I frequently hear some very conflicting claims regarding deep learning algorithms. Currently, I am a bit confused on the role of regularization. I have listed my queries below regarding regularization and all queries are inter-related to each other:

  1. We use regularization in deep neural nets to make generalization error small (since overfitting leads to an increase in generalization error). So, basically regularization is used to control overfitting. Does overfitting means the optimization/training algorithm gets stuck in local minima?

  2. When we use weight decay, it penalizes the large weights and direct the weights towards smaller values. When the values of weights become very small, doesn't it hinder in learning process or makes the optimization algorithm to stuck in local minima? If the algorithm is not learning because of smaller weights, can we say its stuck in local minima?

  3. Do the regularization strategies make the convergence of optimization algorithm faster? If yes, how do they?

Best Answer

Your description of regularization is correct but overfitting and getting stuck in a local minimum are not the same thing. You could get stuck in a local minimum yet generalize well.

A good way to think about the difference between overfitting and local minima is to think of the following setup: imagine you have a problem where the solution space has a lot of local minima and doesn't have a clear optimal gradient direction to the solution.

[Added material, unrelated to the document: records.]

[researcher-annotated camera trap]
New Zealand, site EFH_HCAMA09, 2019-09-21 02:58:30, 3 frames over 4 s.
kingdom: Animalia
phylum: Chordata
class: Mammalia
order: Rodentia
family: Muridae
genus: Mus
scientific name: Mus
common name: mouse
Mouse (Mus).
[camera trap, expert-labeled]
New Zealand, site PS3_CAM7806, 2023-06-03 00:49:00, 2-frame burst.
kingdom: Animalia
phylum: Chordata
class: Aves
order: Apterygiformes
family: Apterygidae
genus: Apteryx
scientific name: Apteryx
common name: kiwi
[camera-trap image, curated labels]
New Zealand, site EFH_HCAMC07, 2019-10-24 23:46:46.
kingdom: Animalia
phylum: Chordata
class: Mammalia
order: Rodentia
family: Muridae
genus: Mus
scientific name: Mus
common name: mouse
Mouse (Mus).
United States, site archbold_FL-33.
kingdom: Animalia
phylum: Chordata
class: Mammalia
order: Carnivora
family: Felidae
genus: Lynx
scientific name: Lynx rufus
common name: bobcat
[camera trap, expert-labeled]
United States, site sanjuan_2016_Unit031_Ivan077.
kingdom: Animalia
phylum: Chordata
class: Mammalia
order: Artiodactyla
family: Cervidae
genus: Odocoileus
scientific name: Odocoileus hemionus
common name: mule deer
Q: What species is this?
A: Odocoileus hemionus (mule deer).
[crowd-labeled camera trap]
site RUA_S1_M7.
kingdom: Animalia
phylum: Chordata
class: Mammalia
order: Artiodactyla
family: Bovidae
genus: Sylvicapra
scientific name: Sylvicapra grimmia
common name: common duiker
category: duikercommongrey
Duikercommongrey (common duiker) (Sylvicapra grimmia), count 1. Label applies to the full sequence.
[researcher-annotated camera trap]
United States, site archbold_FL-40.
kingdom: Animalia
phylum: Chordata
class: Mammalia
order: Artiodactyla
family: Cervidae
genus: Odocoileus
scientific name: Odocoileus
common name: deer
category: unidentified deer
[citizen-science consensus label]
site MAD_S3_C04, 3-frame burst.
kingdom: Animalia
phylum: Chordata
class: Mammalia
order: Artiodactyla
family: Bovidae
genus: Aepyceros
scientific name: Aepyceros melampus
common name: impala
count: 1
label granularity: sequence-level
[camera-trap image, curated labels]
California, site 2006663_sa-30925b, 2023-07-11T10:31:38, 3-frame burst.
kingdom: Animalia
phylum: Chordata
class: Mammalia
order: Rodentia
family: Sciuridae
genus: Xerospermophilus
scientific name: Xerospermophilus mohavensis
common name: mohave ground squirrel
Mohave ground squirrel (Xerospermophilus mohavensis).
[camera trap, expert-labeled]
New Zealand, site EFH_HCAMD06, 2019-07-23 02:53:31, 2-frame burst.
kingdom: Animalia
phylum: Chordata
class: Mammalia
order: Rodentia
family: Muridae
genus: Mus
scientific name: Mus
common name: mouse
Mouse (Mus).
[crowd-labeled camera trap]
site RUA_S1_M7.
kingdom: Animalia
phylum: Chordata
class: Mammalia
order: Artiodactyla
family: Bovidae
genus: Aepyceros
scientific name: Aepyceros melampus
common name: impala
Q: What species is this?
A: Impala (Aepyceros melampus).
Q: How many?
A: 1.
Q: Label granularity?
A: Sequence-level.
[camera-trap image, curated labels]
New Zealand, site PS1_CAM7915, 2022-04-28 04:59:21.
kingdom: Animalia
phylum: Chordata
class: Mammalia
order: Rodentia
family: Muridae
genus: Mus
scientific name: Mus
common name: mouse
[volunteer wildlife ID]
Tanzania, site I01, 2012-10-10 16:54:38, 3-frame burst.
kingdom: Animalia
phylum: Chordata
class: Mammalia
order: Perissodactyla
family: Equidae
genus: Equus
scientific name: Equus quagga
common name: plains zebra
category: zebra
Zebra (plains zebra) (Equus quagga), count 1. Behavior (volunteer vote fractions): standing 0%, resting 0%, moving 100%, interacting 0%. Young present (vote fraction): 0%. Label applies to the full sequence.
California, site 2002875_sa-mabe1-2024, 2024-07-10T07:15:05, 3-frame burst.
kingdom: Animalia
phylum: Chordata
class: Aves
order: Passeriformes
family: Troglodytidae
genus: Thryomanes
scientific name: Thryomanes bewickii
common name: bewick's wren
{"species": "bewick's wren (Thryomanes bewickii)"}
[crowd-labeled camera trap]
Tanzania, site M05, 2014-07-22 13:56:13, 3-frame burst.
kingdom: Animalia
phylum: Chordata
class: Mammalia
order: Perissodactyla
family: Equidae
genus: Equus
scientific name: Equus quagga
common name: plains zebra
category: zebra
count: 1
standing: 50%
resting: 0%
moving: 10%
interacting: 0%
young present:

You set up three identical neural networks in terms of amount of layers and parameters. However the second network adds weight decay and the third adds both weight decay as well as using an evolution strategy to calculate and optimize the gradients (rather than backpropagation with gradient descent). While both the second and third network should generalize better than the first, the third might also be able better escape local minima and reach a better global solution.

Also, regularization strategies don't necessarily converge faster, it depends very much on the problem and strategy.